Position and size (plt.scatter)

In [36]: 
plt.title('position and size')
plt.scatter(x, y, s=y*20, facecolor='none')
Out[36]:
<matplotlib.collections.PathCollection at 0x107931050>

Length and angle (plt.polar)

In [37]: 
theta = (x - x.min())*1./(x.max()-x.min())*2*np.pi

theta = np.vstack([theta, theta])
radius = np.vstack([np.zeros(len(y)), y])
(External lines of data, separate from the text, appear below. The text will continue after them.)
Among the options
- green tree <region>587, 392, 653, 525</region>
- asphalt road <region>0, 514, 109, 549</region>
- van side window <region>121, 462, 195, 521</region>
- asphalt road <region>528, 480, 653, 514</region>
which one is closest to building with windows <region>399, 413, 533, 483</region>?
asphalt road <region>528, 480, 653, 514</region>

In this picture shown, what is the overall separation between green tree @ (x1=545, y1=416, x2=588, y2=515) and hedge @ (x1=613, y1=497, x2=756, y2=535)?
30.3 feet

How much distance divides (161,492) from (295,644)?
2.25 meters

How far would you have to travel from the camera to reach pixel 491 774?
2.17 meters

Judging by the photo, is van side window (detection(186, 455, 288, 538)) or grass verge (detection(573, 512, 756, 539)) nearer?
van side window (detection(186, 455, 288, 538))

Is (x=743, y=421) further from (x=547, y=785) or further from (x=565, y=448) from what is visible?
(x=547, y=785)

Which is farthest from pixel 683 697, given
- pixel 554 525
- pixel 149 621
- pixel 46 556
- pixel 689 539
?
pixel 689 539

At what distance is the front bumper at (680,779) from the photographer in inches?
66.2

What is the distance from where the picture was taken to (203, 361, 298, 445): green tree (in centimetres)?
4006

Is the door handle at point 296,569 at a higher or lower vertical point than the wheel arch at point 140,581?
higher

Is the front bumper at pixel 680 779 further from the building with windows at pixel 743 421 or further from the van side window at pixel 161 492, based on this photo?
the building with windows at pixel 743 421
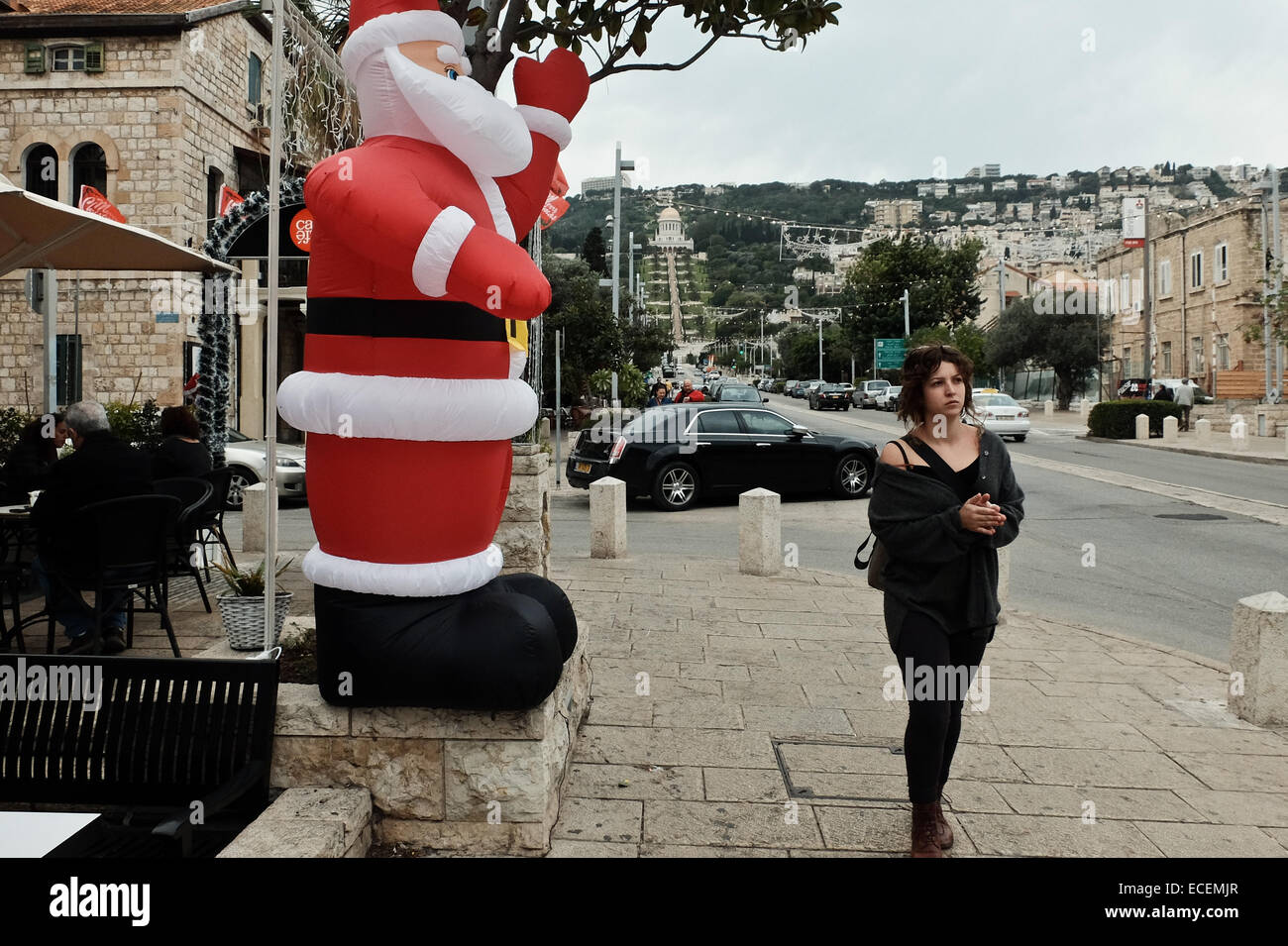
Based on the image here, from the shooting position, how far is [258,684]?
10.8 feet

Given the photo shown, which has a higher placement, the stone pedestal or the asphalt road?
the stone pedestal

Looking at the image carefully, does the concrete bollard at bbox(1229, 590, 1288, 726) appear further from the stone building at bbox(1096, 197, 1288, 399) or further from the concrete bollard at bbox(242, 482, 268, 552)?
the stone building at bbox(1096, 197, 1288, 399)

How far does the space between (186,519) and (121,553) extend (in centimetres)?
110

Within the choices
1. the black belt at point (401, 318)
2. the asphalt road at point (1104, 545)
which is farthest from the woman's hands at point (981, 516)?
the asphalt road at point (1104, 545)

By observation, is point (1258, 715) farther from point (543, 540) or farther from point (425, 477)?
point (425, 477)

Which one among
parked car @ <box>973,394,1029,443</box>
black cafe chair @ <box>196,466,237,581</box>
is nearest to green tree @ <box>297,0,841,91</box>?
black cafe chair @ <box>196,466,237,581</box>

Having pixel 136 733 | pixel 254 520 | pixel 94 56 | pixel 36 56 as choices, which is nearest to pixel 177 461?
pixel 254 520

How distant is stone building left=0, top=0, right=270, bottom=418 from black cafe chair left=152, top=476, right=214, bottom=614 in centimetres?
1524

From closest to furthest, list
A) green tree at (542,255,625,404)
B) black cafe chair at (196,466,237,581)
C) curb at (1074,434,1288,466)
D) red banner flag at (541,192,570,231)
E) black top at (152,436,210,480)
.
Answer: black cafe chair at (196,466,237,581), black top at (152,436,210,480), red banner flag at (541,192,570,231), curb at (1074,434,1288,466), green tree at (542,255,625,404)

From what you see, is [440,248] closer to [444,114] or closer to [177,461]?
[444,114]

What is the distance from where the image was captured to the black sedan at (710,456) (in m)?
13.9

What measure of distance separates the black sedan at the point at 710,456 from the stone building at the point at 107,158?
11623 mm

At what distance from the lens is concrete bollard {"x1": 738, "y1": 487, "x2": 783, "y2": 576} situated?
29.4 ft
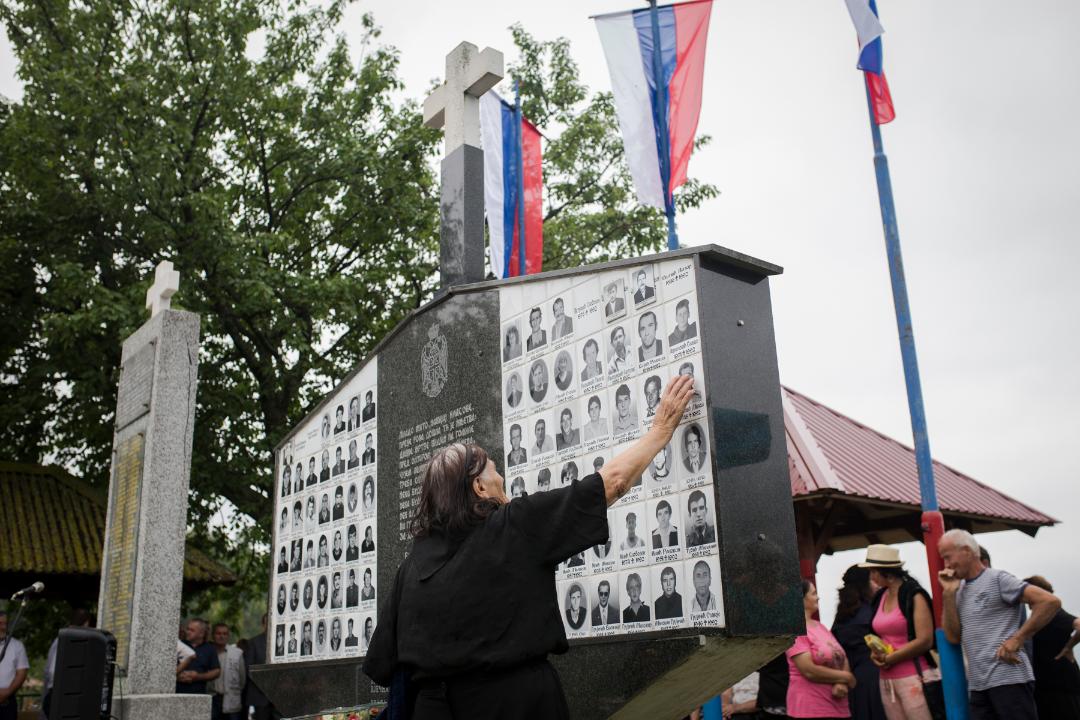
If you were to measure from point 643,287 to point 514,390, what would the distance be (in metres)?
1.17

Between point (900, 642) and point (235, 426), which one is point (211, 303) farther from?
point (900, 642)

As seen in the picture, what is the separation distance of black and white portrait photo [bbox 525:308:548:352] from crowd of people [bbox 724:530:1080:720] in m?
2.31

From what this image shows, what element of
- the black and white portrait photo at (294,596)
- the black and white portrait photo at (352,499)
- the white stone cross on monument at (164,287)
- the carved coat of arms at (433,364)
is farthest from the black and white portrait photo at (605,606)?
the white stone cross on monument at (164,287)

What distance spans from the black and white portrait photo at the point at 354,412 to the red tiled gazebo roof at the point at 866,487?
6.50 metres

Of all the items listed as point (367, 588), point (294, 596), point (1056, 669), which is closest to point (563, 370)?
point (367, 588)

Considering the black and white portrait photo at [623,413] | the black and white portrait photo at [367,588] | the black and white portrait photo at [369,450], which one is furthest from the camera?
the black and white portrait photo at [369,450]

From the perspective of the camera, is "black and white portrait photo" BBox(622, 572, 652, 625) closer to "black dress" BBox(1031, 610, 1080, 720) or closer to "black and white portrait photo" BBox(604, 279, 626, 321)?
"black and white portrait photo" BBox(604, 279, 626, 321)

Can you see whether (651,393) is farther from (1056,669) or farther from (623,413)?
(1056,669)

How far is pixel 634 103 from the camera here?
9.81 metres

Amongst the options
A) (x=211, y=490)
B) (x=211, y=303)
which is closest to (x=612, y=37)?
(x=211, y=303)

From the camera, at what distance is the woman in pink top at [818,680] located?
6.72m

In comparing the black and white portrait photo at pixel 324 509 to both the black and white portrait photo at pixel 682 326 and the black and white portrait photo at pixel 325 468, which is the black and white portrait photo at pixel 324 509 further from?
the black and white portrait photo at pixel 682 326

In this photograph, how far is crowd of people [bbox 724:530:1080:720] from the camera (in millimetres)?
5797

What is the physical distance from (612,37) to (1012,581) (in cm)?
636
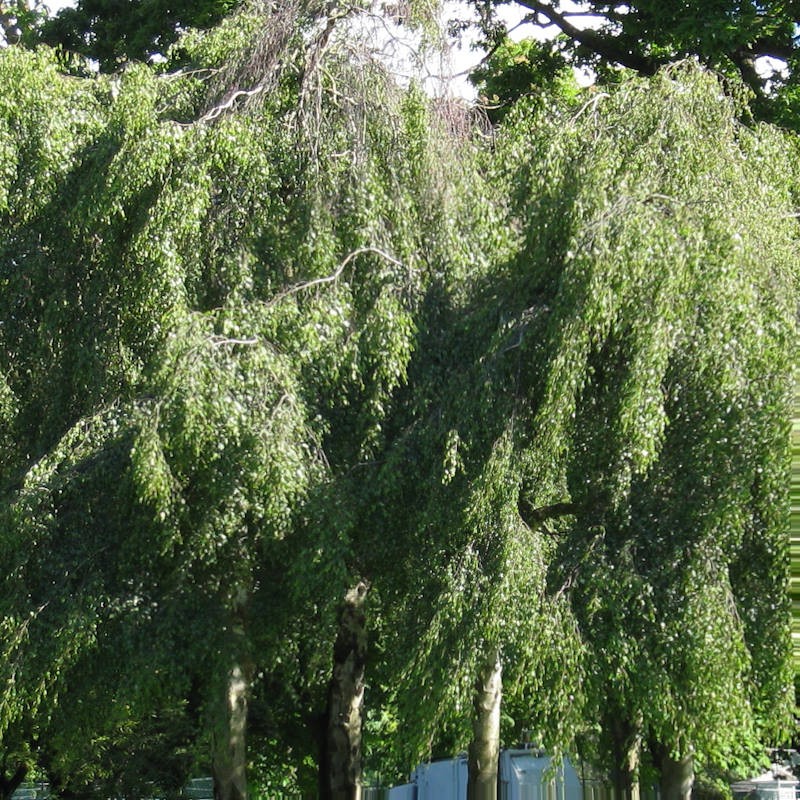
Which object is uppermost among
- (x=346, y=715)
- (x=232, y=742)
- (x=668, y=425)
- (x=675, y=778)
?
(x=668, y=425)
plt.polar(theta, radius, 'b');

Creating visual style

Using style arguments

In [38]: 
plt.plot(x, y, 'o', markersize=10, mfc='k')
plt.xlabel('x', size=16)
plt.ylabel('y', size=16)
plt.title('Anscombe dataset', size=16, weight='bold')
Out[38]:
<matplotlib.text.Text at 0x107364c50>

Customising globals

In [39]: 
rc_defaults = matplotlib.rcParams.copy()
In [63]: 
import matplotlib
matplotlib.rcParams.update({'xtick.labelsize' : 16,
                            'ytick.labelsize' : 16,
                            'axes.labelsize' : 16,
                            'axes.titlesize' : 18,
                            'lines.markersize' : 10,
                            'lines.linestyle' : 'None',
                            'lines.marker' : 'o',
                            'lines.markerfacecolor' : 'k'})

plt.plot(x, y)
plt.xlabel('x')
plt.ylabel('y')
plt.title('Anscombe dataset')
Out[63]:
<matplotlib.text.Text at 0x10aa3cf90>
In [71]: 
matplotlib.rcParams.update(rc_defaults)

Using object-oriented API

In [42]: 
ax = plt.subplot(111)
line, = plt.plot(x, y, 'o')
line.set_markersize(10)
line.set_mfc('k')

ticklabels = ax.get_xticklabels()
ticklabels[0].set_size(15)
ticklabels[-1].set_size(15)

plt.setp(ticklabels[1:-1], visible=False)
Out[42]:
[None, None, None, None]

Adding grid

In [75]: 
plt.plot(x, y, 'ko')
plt.grid(axis='y', which='major', ls='-', lw=0.5)

Configuring spines

In [66]: 
ax = plt.subplot(111)
plt.plot(x, y, 'ko', ms=10, clip_on=False)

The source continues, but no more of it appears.